§ **EXERCISE MATERIAL**:
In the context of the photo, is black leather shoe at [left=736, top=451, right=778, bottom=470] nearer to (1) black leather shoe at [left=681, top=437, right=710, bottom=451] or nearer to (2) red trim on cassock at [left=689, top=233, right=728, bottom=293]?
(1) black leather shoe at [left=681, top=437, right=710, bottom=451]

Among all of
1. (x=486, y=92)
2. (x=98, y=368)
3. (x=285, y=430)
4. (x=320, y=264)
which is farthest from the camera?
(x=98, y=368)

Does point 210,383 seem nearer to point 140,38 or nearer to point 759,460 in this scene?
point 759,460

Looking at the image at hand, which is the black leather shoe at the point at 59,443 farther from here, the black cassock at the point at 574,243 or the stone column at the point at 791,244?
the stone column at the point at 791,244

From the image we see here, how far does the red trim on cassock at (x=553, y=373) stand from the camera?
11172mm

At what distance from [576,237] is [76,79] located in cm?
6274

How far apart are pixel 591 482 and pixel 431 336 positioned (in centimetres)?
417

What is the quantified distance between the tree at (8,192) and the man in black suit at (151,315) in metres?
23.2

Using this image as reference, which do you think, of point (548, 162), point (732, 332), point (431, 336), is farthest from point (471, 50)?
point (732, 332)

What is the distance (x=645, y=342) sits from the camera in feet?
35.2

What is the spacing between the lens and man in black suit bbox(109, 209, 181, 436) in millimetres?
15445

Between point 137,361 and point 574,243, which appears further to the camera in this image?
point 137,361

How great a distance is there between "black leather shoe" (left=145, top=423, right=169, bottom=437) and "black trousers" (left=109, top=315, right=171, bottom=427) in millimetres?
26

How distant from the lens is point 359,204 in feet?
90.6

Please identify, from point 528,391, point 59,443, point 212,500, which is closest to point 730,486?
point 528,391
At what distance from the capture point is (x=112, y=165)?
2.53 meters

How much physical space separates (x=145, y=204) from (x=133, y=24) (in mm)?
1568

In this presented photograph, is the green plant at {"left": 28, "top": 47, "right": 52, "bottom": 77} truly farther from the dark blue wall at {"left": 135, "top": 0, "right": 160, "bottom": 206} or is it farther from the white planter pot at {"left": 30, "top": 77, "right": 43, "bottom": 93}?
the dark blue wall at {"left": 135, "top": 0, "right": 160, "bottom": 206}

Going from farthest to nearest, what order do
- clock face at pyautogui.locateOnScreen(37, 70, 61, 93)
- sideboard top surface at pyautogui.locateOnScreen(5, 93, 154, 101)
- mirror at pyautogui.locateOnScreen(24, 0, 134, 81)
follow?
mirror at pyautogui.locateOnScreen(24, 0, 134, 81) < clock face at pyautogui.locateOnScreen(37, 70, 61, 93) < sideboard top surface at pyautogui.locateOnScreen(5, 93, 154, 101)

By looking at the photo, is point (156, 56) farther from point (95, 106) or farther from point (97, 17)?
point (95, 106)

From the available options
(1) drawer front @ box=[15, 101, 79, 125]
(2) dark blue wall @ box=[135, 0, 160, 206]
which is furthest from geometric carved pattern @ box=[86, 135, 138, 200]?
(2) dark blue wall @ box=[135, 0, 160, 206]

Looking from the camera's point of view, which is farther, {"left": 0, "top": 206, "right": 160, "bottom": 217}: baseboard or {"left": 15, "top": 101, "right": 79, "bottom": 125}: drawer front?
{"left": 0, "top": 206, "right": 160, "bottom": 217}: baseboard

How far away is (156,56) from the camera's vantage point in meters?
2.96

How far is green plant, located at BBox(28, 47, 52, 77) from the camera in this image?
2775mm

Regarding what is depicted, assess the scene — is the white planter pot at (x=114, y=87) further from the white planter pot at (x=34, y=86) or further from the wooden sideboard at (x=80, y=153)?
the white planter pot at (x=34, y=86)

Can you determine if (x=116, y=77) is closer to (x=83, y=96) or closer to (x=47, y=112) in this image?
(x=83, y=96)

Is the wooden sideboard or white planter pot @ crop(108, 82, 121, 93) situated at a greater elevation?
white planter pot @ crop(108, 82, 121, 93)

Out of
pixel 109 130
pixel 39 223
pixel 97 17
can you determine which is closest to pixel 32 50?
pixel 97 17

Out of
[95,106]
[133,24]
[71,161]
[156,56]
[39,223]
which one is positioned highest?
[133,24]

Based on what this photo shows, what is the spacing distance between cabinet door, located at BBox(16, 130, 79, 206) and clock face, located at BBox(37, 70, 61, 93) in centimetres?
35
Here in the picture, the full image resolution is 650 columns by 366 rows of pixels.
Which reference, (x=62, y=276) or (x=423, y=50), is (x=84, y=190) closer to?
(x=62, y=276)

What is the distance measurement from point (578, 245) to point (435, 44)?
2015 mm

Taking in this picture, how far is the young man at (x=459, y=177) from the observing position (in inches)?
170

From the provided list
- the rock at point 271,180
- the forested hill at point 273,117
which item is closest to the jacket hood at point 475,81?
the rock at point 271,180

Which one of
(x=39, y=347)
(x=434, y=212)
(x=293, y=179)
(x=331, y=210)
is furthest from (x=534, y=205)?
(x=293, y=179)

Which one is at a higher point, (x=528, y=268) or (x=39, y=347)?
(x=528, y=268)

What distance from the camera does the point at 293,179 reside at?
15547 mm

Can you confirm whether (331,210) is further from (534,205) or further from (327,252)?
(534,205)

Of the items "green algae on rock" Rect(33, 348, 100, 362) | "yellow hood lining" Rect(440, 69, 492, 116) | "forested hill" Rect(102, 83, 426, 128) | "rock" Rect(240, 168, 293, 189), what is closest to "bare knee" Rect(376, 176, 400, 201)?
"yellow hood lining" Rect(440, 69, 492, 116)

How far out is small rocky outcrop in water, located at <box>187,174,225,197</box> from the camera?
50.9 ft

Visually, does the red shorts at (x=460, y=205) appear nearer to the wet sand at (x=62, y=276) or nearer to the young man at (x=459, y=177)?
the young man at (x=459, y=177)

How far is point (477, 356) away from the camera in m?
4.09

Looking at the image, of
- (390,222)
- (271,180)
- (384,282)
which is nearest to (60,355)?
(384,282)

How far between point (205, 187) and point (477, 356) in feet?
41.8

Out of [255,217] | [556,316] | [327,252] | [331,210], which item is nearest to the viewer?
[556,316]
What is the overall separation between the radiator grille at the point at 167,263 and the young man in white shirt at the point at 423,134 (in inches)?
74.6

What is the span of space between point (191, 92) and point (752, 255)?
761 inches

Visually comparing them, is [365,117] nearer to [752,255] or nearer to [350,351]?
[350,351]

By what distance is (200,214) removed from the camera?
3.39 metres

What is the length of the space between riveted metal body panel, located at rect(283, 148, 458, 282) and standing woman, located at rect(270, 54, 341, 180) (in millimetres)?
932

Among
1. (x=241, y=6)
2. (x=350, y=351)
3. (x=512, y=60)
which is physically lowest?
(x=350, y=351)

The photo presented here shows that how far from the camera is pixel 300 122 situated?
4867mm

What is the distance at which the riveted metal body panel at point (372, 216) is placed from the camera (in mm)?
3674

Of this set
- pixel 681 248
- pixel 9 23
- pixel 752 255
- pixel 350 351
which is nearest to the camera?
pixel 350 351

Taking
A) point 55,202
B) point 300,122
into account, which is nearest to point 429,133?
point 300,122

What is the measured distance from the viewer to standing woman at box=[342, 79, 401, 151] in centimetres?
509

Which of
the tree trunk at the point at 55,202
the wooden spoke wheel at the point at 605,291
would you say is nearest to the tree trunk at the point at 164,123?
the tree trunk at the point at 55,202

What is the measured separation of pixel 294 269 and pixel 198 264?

§ **EXERCISE AIM**:
Extract all the material, leaving every line as it is.

§ **OUTPUT BELOW**:
In the context of the photo, is black leather shoe at [left=736, top=451, right=778, bottom=470] nearer to (1) black leather shoe at [left=681, top=437, right=710, bottom=451] or nearer to (2) red trim on cassock at [left=689, top=233, right=728, bottom=293]?
(1) black leather shoe at [left=681, top=437, right=710, bottom=451]

Among all of
1. (x=486, y=92)
2. (x=98, y=368)
3. (x=285, y=430)
4. (x=320, y=264)
which is farthest from the camera?
(x=98, y=368)

Does point 210,383 seem nearer to point 140,38 or nearer to point 759,460 in this scene?
point 759,460

Looking at the image at hand, which is the black leather shoe at the point at 59,443 farther from here, the black cassock at the point at 574,243 or the stone column at the point at 791,244?
the stone column at the point at 791,244

From the image we see here, how far does the red trim on cassock at (x=553, y=373) stand from the camera?
11172mm

At what distance from [576,237] is [76,79] located in cm?
6274

How far apart are pixel 591 482 and pixel 431 336 positioned (in centimetres)?
417

What is the quantified distance between the tree at (8,192) and the man in black suit at (151,315) in metres?
23.2

Using this image as reference, which do you think, of point (548, 162), point (732, 332), point (431, 336), is farthest from point (471, 50)?
point (732, 332)

What is the distance (x=645, y=342) sits from the camera in feet?
35.2

What is the spacing between the lens and man in black suit bbox(109, 209, 181, 436) in millimetres?
15445

Between point 137,361 and point 574,243, which appears further to the camera in this image?
point 137,361

How great a distance is there between "black leather shoe" (left=145, top=423, right=169, bottom=437) and "black trousers" (left=109, top=315, right=171, bottom=427) in millimetres?
26

How distant from the lens is point 359,204 in feet?
90.6

Please identify, from point 528,391, point 59,443, point 212,500, which is closest to point 730,486?
point 528,391
At what distance from the capture point is (x=112, y=165)?
2.53 meters

How much physical space separates (x=145, y=204) from (x=133, y=24) (in mm)?
1568

In this presented photograph, is the green plant at {"left": 28, "top": 47, "right": 52, "bottom": 77} truly farther from the dark blue wall at {"left": 135, "top": 0, "right": 160, "bottom": 206} or is it farther from the white planter pot at {"left": 30, "top": 77, "right": 43, "bottom": 93}?
the dark blue wall at {"left": 135, "top": 0, "right": 160, "bottom": 206}

Going from farthest to nearest, what order do
- clock face at pyautogui.locateOnScreen(37, 70, 61, 93)
- sideboard top surface at pyautogui.locateOnScreen(5, 93, 154, 101)
- mirror at pyautogui.locateOnScreen(24, 0, 134, 81)
follow?
mirror at pyautogui.locateOnScreen(24, 0, 134, 81) < clock face at pyautogui.locateOnScreen(37, 70, 61, 93) < sideboard top surface at pyautogui.locateOnScreen(5, 93, 154, 101)

By looking at the photo, is point (156, 56) farther from point (95, 106) or farther from point (97, 17)?
point (95, 106)

From the available options
(1) drawer front @ box=[15, 101, 79, 125]
(2) dark blue wall @ box=[135, 0, 160, 206]
which is furthest from geometric carved pattern @ box=[86, 135, 138, 200]?
(2) dark blue wall @ box=[135, 0, 160, 206]

Looking from the camera's point of view, which is farther, {"left": 0, "top": 206, "right": 160, "bottom": 217}: baseboard or {"left": 15, "top": 101, "right": 79, "bottom": 125}: drawer front?
{"left": 0, "top": 206, "right": 160, "bottom": 217}: baseboard

How far away is (156,56) from the camera's vantage point in meters?
2.96

How far is green plant, located at BBox(28, 47, 52, 77) from the camera in this image?
2775mm

Regarding what is depicted, assess the scene — is the white planter pot at (x=114, y=87) further from the white planter pot at (x=34, y=86) or further from the wooden sideboard at (x=80, y=153)?
the white planter pot at (x=34, y=86)

Can you determine if (x=116, y=77) is closer to (x=83, y=96) or closer to (x=47, y=112) in this image?
(x=83, y=96)

Is the wooden sideboard or white planter pot @ crop(108, 82, 121, 93) situated at a greater elevation?
white planter pot @ crop(108, 82, 121, 93)

Out of
pixel 109 130
pixel 39 223
pixel 97 17
can you determine which is closest to pixel 32 50?
pixel 97 17

Out of
[95,106]
[133,24]
[71,161]
[156,56]
[39,223]
which one is positioned highest?
[133,24]

Based on what this photo shows, what is the spacing distance between cabinet door, located at BBox(16, 130, 79, 206) and clock face, located at BBox(37, 70, 61, 93) in centimetres?
35
Here in the picture, the full image resolution is 650 columns by 366 rows of pixels.
Which reference, (x=62, y=276) or (x=423, y=50), is (x=84, y=190) closer to?
(x=62, y=276)

What is the distance measurement from point (578, 245) to point (435, 44)?
2015 mm

Taking in this picture, how far is the young man at (x=459, y=177) from the observing position (in inches)?
170

From the provided list
- the rock at point 271,180
- the forested hill at point 273,117
which item is closest to the jacket hood at point 475,81?
the rock at point 271,180

Which one of
(x=39, y=347)
(x=434, y=212)
(x=293, y=179)
(x=331, y=210)
is furthest from (x=534, y=205)?
(x=293, y=179)

Which one is at a higher point, (x=528, y=268) or (x=39, y=347)?
(x=528, y=268)

What distance from the camera does the point at 293,179 reside at?
15547 mm

Can you confirm whether (331,210) is further from (534,205) or further from (327,252)?
(534,205)

Of the items "green algae on rock" Rect(33, 348, 100, 362) | "yellow hood lining" Rect(440, 69, 492, 116) | "forested hill" Rect(102, 83, 426, 128) | "rock" Rect(240, 168, 293, 189), what is closest to "bare knee" Rect(376, 176, 400, 201)?
"yellow hood lining" Rect(440, 69, 492, 116)

How far out is small rocky outcrop in water, located at <box>187,174,225,197</box> from the camera?
50.9 ft

Visually, does the red shorts at (x=460, y=205) appear nearer to the wet sand at (x=62, y=276) or nearer to the young man at (x=459, y=177)?
the young man at (x=459, y=177)

How far is point (477, 356) away from the camera in m?
4.09

Looking at the image, of
- (390,222)
- (271,180)
- (384,282)
which is nearest to (60,355)?
(384,282)

How far between point (205, 187) and point (477, 356) in feet?
41.8

Out of [255,217] | [556,316] | [327,252] | [331,210], which item is nearest to the viewer?
[556,316]
What is the overall separation between the radiator grille at the point at 167,263 and the young man in white shirt at the point at 423,134 (in inches)?
74.6

What is the span of space between point (191, 92) and point (752, 255)?
761 inches

Visually comparing them, is [365,117] nearer to [752,255] or nearer to [350,351]?
[350,351]

By what distance is (200,214) removed from the camera?
3.39 metres

What is the length of the space between riveted metal body panel, located at rect(283, 148, 458, 282) and standing woman, located at rect(270, 54, 341, 180) (in millimetres)?
932

Among
1. (x=241, y=6)
2. (x=350, y=351)
3. (x=512, y=60)
which is physically lowest?
(x=350, y=351)

The photo presented here shows that how far from the camera is pixel 300 122 situated?
4867mm

What is the distance at which the riveted metal body panel at point (372, 216) is placed from the camera (in mm)?
3674

Of this set
- pixel 681 248
- pixel 9 23
- pixel 752 255
- pixel 350 351
which is nearest to the camera?
pixel 350 351

Taking
A) point 55,202
B) point 300,122
into account, which is nearest to point 429,133?
point 300,122

What is the measured distance from the viewer to standing woman at box=[342, 79, 401, 151] in centimetres?
509

Which of
the tree trunk at the point at 55,202
the wooden spoke wheel at the point at 605,291
would you say is nearest to the tree trunk at the point at 164,123?
the tree trunk at the point at 55,202

What is the measured separation of pixel 294 269 and pixel 198 264?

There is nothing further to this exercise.